What technology is popular with acquirers, helps save enterprises from expensive breaches, and could even curtail the third-leading cause of death?
If you answered identity management, congratulations. That’s the takeaway from a Crunchbase analysis of the identity management space, performed in the wake of a spate of recent acquisition and large funding rounds for companies in the sector. We found that identity management companies generated well over $6 billion in acquisitions last year from both strategic and private equity buyers.
Source: Crunchbase. Full interactive list here.
Many of the targets were public companies selling for a premium over their trading prices.

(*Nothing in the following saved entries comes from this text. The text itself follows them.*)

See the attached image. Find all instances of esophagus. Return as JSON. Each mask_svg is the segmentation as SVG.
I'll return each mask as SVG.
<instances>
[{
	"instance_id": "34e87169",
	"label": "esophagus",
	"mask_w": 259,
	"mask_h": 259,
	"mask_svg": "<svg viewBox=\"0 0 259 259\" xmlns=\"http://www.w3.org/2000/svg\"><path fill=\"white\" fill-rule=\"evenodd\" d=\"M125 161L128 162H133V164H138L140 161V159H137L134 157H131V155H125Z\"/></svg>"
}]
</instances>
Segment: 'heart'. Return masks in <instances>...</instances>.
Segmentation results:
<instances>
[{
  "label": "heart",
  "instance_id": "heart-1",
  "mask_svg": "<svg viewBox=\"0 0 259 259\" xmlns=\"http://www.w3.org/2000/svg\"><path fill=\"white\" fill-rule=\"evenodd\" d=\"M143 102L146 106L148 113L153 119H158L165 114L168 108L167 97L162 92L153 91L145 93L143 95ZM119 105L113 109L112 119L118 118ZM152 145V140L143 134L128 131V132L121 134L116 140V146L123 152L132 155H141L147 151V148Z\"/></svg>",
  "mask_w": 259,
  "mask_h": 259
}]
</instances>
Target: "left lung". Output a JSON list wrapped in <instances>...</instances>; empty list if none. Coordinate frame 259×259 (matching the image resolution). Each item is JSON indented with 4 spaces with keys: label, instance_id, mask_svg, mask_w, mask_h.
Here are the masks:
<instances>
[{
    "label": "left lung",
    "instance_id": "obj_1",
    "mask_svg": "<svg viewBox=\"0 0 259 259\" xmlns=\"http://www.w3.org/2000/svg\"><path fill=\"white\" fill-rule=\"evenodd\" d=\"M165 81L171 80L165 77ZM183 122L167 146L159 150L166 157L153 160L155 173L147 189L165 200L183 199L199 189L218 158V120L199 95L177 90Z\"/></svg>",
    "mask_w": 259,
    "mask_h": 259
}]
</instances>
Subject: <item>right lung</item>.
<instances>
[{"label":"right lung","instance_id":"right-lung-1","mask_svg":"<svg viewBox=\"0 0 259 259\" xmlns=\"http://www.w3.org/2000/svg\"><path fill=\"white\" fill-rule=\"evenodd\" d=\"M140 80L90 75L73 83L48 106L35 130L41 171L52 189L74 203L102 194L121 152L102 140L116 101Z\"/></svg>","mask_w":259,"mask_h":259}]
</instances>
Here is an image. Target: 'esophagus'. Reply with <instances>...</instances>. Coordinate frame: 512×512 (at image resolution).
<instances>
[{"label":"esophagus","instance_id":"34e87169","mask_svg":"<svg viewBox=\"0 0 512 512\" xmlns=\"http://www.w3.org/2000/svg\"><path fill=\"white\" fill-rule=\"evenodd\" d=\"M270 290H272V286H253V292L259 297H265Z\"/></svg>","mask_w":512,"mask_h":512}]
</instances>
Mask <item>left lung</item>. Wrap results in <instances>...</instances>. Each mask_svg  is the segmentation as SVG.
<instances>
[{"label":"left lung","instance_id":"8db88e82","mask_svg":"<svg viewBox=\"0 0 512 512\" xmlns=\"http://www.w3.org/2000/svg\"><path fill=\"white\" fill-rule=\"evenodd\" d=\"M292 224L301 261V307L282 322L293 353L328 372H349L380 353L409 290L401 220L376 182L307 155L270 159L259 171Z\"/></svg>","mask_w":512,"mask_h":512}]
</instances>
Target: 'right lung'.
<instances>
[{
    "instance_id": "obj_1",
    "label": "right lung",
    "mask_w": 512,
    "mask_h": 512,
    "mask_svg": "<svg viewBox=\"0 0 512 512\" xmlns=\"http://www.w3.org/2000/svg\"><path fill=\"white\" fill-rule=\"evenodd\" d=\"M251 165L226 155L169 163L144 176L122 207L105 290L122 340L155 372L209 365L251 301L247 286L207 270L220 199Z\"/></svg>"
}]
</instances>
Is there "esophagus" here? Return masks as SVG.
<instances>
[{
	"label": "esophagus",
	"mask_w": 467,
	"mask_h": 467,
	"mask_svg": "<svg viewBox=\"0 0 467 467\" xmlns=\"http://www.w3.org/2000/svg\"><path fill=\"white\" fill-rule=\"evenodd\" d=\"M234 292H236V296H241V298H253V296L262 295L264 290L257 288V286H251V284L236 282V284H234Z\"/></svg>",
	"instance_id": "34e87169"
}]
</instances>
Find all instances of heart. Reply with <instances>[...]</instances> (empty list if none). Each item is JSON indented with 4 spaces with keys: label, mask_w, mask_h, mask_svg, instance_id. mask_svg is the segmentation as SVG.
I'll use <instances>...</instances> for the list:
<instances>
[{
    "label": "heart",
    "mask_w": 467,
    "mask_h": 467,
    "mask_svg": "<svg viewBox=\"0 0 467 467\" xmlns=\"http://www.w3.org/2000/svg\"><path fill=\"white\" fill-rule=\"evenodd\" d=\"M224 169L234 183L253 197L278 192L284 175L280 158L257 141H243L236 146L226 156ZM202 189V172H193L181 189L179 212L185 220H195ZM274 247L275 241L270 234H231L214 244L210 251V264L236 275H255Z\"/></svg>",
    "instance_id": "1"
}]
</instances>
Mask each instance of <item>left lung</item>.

This was the case for LifeLock, the provider of identity theft prevention services, which in November accepted a $2.3 billion acquisition offer from Symantec. Imprivata, a provider of patient authentication technology for the healthcare industry, sold to private equity firm Thoma Bravo last summer for a 33% premium over its public valuation.
Private companies and their backers didn’t do badly either. Oracle delivered a profitable return for investors with its $50 million purchase of Crosswise, a Series A-funded developer of technology for identifying people across the different devices they use. Private equity firm Vista Equity Partners paid $600 million for Ping Identity, a venture-backed provider of identity management and single sign-on tools.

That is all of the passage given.